There are several givens in life. Placing your hand on a hot stove will result in a great deal of pain and the state always wants a cut of the action. Cannabis legalization in Colorado may be going back to the drawing board. It’s not because there has been an uptick in violent crime, it’s because the state wants a cut:
The proposal for a marijuana ballot measure came as the House started debate Friday evening on bills to regulate and tax pot. One bill would state how pot should be grown and sold, and the other would tax recreational marijuana more than 30 percent.
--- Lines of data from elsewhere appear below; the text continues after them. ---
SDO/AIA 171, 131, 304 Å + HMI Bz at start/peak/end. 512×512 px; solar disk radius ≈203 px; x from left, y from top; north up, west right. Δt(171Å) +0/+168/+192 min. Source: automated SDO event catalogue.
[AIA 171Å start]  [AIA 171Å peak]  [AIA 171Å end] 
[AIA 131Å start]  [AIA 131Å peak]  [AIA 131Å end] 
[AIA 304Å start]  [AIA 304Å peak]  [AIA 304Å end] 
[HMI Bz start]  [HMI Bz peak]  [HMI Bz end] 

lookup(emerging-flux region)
A draft bill floating around the Capitol late this week suggests that a new ballot question on pot taxes should repeal recreational pot in the state constitution if voters don’t approve 15 percent excise taxes on retail pot and a new 15 percent marijuana sales tax. Those would be in addition to regular state and local sales taxes.
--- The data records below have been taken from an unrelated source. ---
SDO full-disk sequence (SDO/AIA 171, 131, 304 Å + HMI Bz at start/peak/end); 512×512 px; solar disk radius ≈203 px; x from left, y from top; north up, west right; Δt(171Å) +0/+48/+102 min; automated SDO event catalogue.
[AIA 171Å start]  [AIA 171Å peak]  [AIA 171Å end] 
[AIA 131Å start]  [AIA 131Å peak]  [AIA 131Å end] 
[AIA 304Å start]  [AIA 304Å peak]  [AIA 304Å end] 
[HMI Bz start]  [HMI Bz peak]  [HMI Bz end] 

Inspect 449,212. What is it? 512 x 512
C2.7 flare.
Give the state a 15% (which will increase over time) cut or it will make cannabis illegal again. There are no permanent victories when you rely on the political process. All that can be achieved are temporary victories that can be revoked on a politician’s whim. This is why I don’t rely on politics to achieve anything. By relying on politics you’re giving tacit permission to the state to regulate. Since the political means was used to legalize cannabis now the state believes it has a right to tax cannabis sales. If advocates of cannabis legalization doesn’t agree the state will merely make cannabis illegal again and the fight will start from square one. Civil disobedience works because it exploits the state’s biggest weakness, public opinion. When people see the state isn’t all seeing they become more willing to disobey its decrees and the state, therefore, has a vested interest in maintaining its omniscient image and is more apt to decriminalize behaviors that people are partaking in in spite of the law.